林秋禾,我想告訴你,我對你好,只因爲你是你,你懂嗎?
腦海中似乎一直都在迴盪着這句話,從皇宮中回來,她就跟秦氏姐妹擠在了同一輛馬車上,寧卿的話沒有說話就被齊林的到來打斷了,而當時他認真的眼神卻讓林秋禾在之後的瓊林宴上都有些魂不守舍,眼神不由自主地就會朝着寧卿所在的地方飄。
一直等到坐在了秦府的馬車之中,林秋禾這才鬆了一口氣,然後就有些疲憊地眯着眼睛靠在了一旁。這邊本來興奮的秦舒蘭也被秦錦蘭低聲提醒,放低了聲音。
林秋禾心中感激她們姐妹這般細心,然而實在是沒有心情說話,只是閉着眼睛聽着秦氏姐妹低聲說話。
而她的腦海中,不停地回放着寧卿帶着絕對的壓迫感逼近的時候,她驚慌失措的心情。還有他眼神炙熱而認真地看着她說話的時候,臉上每一個細節的表情。
也許,整個京城唯一一個有資格說出這句話的人就是他了。
我對你好,只因爲你是你。
是了,寧卿早就知道了她不是攝政王的女兒。甚至可以說,依照寧卿現在的地位,就算她真是攝政王的女兒,他也不用刻意對她好的。所以,他的好是那麼真實,真實到讓她想要退卻。
當初當着寧卿的面說什麼,“我想要一個人對我好,只是因爲我是我。而不是我身上那些附加上的價值”的她,現在想想真的是虛僞到可笑。
她自己都做不到的事情,憑什麼要求別人能夠做到?
如今有個人只因爲她是她而對她好了,她卻退縮了。
想起她故作鎮靜和冷漠轉身離開的時候,寧卿臉上一閃而逝的落寞,林秋禾就恨不得抽自己一巴掌。可是,她和寧卿,怎麼可能呢?既然早就看到了結局,爲什麼不提前就結束這不大可能有結果的感情呢?
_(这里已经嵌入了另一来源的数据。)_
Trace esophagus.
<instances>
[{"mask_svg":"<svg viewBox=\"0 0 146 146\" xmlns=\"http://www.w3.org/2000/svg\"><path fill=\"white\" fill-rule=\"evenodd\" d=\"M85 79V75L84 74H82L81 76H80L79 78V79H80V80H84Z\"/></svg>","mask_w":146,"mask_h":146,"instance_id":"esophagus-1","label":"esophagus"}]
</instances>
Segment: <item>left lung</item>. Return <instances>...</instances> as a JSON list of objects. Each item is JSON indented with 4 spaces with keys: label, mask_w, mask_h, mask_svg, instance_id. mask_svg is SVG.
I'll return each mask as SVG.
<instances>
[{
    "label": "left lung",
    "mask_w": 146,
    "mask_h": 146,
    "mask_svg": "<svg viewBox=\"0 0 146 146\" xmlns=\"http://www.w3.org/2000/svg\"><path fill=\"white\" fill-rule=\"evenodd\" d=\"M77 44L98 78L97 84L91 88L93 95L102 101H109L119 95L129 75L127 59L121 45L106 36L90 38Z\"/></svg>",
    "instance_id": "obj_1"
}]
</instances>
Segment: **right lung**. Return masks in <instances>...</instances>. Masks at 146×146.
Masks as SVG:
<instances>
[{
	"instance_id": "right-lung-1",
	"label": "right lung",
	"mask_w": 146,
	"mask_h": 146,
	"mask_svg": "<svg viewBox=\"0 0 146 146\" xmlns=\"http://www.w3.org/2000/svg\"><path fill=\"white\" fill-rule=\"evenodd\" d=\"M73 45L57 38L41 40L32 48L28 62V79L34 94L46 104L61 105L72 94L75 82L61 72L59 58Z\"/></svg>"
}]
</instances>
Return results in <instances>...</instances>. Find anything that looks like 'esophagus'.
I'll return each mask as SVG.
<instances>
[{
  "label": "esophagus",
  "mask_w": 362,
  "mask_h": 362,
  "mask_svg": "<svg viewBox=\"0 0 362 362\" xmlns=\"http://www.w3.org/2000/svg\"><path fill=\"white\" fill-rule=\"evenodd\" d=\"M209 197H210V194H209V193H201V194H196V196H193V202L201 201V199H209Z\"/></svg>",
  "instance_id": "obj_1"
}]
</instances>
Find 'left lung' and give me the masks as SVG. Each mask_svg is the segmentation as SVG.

秦氏姐妹早就約好了回來就跟陳自晴講瓊林宴上的事情,因此三人回來先去秦老夫人那邊報道,然後就簇擁着一起去了荷園。荷園中,除了陳自晴之外連秦玉蘭也在,陳自晴更是體貼的備上了點心和茶水。
“可累死我了。”秦舒蘭直接倒在了軟榻上,招呼她的丫鬟:“快幫我揉揉,哎喲,整個宴會都要正襟危坐,真的是難受得要命。”
秦錦蘭笑着坐在一旁,不過身形比之平時也略微有些放鬆,道:“確實是累,不過你也別太誇張了,這些都是咱們平時要學的,不要嚇着晴兒和玉蘭。”她說着看向林秋禾,道:“你看秋禾就不怎麼累,可見是先生平時對你太過於寬鬆了。明天我就跟祖母說下,把你的禮儀課再多加一節。”
“姐姐,你饒了我吧。”秦舒蘭連忙坐了起來,“好了,我沒事了。”
林秋禾笑着她們姐妹說笑,道:“我今日要看的書還沒看完,你們先聊。”她說着就衝着幾人點了下頭,離開了這邊的花廳去了自己的臥室。陳自晴一愣,然後纔看向秦氏姐妹,擔心地道:“酒宴上出了什麼事情嗎?”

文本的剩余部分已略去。